Yah, benar. Masih terkunci dan pasti bagian maintenance masih terlalu sibuk untuk memperbaikinya. Aku mengintip kamar mandi wanita dan merasa gugup untuk alasan yang aneh. Namun aku mengabaikannya dan memutuskan untuk masuk saja (perutku memaksaku, aku tak punya pilihan lain).
Aku memasuki kamar mandi wanita dan dengan terburu-buru langsung masuk ke dalam bilik, sambil melepas sabukku ketika aku berjalan.
Aku takkan memberikan detail yang terlalu rinci di sini, namun setelah 20 menit duduk di kloset, aku mulai merasakan horor. Aku mulai mendengar langkah kaki. Aku mendengarkan dengan seksama, bertanya-tanya mungkinkah aku sedang berkhayal.
“Tap … tap … tap ….”
Tidak, aku tak mungkin salah. Aku jelas2 mendengar suara langkah kaki. Tidak, bukan langkah kaki. Seperti suara sesuatu merangkak? Jantungku berdebar kencang dan paru2ku serasa membeku ketika aku menyadari darimana suara itu berasal.
Suara langkah kaki itu tidak berasal dari luar.
Suara itu berasal dari atasku. Tepat dari atasku.
Aku menatap ke atas dan suara itu menghilang. Untuk sesaat, aku tak mendengar sesuatupun namun jantungku berdebar sangat kencang hingga aku mulai merasa sakit. Kemudian,
“Ngiiiiiik …”
Pada saat itulah aku menyadari bahwa selama ini yang kudengar bukanlah suara bilik yang didorong terbuka. Itu adalah suara papan plafon langit2 yang diangkat. Ketika papan plafon yang berada tepat di atasku tergeser membuka, akupun melihatnya. Mataku membelalak dan mulutku menganga ketika aku melihat sesuatu di sana.
Dan ia balik menatapku.
Di dalam langit, sebagian tersembunyi di dalam bayangan, aku melihat sebuah mata. Mata itu mengintip, melihat tepat ke arahku untuk selama sedetik. Kemudian, secepat ia terlihat, secepat itu pula ia menghilang. Hal terakhir yang kulihat adalah suata “Tuk” yang pelan ketika ia meletakkan kembali papan plafon itu di tempatnya.

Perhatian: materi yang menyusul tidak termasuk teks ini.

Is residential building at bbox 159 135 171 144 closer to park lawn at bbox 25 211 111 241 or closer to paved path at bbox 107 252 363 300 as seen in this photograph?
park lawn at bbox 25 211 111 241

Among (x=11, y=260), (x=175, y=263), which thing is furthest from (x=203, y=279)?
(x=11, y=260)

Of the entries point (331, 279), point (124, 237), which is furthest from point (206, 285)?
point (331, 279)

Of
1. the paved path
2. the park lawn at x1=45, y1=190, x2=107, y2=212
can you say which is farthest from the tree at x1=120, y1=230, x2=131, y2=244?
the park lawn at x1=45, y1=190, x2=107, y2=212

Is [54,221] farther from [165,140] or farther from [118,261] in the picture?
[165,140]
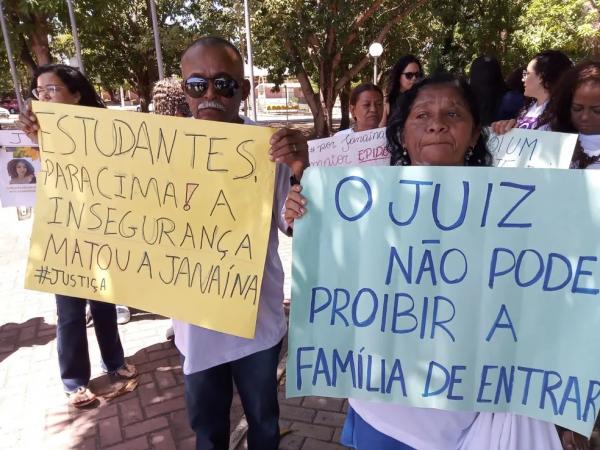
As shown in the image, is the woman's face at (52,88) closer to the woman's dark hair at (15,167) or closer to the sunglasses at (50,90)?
the sunglasses at (50,90)

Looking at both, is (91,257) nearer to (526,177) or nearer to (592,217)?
(526,177)

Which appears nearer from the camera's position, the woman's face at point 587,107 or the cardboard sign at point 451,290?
the cardboard sign at point 451,290

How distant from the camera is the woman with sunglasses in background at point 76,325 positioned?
235 cm

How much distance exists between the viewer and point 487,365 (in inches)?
50.9

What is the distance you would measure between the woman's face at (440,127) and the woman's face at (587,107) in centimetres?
112

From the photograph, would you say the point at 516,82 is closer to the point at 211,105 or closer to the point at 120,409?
the point at 211,105

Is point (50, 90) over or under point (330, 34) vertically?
under

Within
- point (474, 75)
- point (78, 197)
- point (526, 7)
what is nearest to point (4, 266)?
point (78, 197)

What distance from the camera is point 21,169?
9.81 ft

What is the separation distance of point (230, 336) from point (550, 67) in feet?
9.64

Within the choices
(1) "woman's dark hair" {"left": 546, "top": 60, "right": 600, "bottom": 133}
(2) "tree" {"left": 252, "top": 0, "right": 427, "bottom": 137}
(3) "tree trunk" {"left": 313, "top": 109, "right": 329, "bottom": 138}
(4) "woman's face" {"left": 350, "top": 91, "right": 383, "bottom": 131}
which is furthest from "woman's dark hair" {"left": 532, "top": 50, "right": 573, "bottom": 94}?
(3) "tree trunk" {"left": 313, "top": 109, "right": 329, "bottom": 138}

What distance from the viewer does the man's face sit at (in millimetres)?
1593

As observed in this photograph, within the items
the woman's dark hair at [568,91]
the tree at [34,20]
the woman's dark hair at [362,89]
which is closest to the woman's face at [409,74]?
the woman's dark hair at [362,89]

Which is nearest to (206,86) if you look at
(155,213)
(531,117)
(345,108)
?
(155,213)
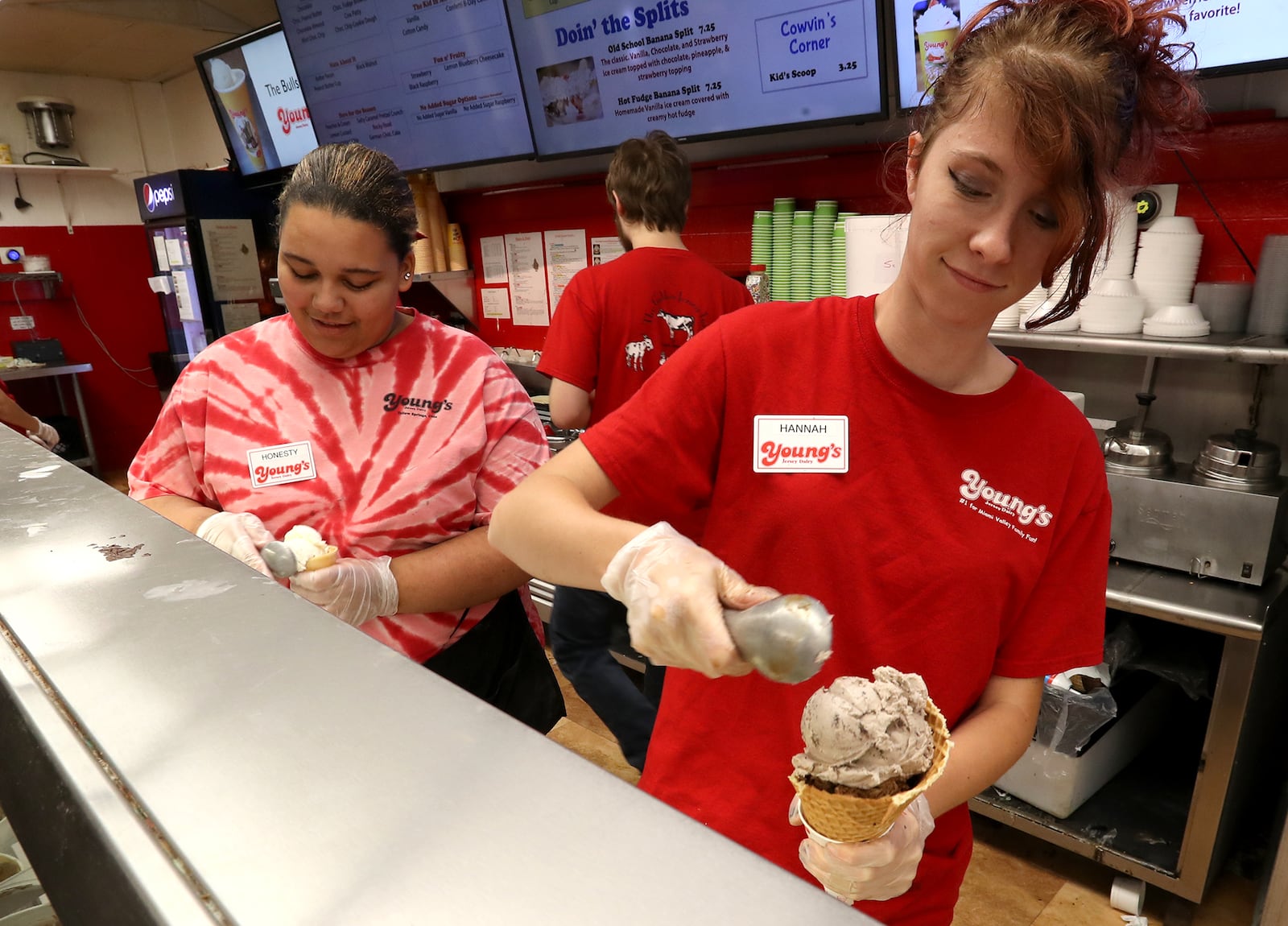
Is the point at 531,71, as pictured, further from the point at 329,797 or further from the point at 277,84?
the point at 329,797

Apa yang terjadi berikutnya masih sangat kabur dalam ingatanku. Aku tak ingat berdiri dan menarik celanaku. Aku tak ingat meraih kunci mobilku dan keluar dari gedung. Aku hanya ingat detak jantungku yang serasa memukul2 dadaku.
Detak jantungku sangat kencang hingga rusukku terasa sakit. Ketika aku pulang, aku mencoba mengingat kembali apa yang aku lihat. Aku bertanya-tanya, apa yang akan kukatakan pada rekan2 kerjaku besok tentang apa yang kulihat tadi?
Itu jelas wajah seorang laki2, namun wajahnya tak sepenuhnya seperti manusia.